Hizmet sonucu ortaya çıkan eserin ücretsiz onarımı hakkı, mevcut TKHK kapsamında tanınmış bir haktır.

5- Tazminat İsteme Hakkı

Tüketici, yukarıda belirtilen haklarından ayrı olarak veya bu haklarla birlikte, sağlayıcıdan, tazminat da isteyebilir. Tüketicinin seçimlik haklarını kullanmaksızın, bunlardan ayrı olarak, BK. m.112 gereğince sözleşmeye aykırılık sebebiyle tazminat istemesinin önünde bir engel yoktur.

TKHK’nin kendisine tanıdığı hakları kullanamayan veya kullanmak istemeyen tüketici her zaman bu yola başvurabilir. Diğer yandan, tüketici, TKHK m.15/1 gereği, yukarıda sayılan seçimlik haklarıyla beraber, kendisine sağlanan hizmetin ayıplı olması sebebiyle uğradığı zararlar için de tazminat talep edebilir.

Ayıplı Hizmetten Sorumluluk Zamanaşımına Tabi Midir?

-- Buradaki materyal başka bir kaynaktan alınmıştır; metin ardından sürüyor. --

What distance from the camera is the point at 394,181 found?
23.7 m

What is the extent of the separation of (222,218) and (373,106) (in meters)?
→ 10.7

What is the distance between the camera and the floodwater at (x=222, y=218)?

Kanunlarda veya taraflar arasındaki sözleşmede daha uzun bir süre belirlenmediği takdirde, ayıplı hizmetten sorumluluğun, ayıp daha sonra ortaya çıksa bile hizmetin ifasından itibaren iki yıllık zamanaşımına tâbidir.

Ayıp, hile veya ağır kusur ile gizlenmişse yukarıda belirtilen bu sürenin uygulanması mümkün değildir.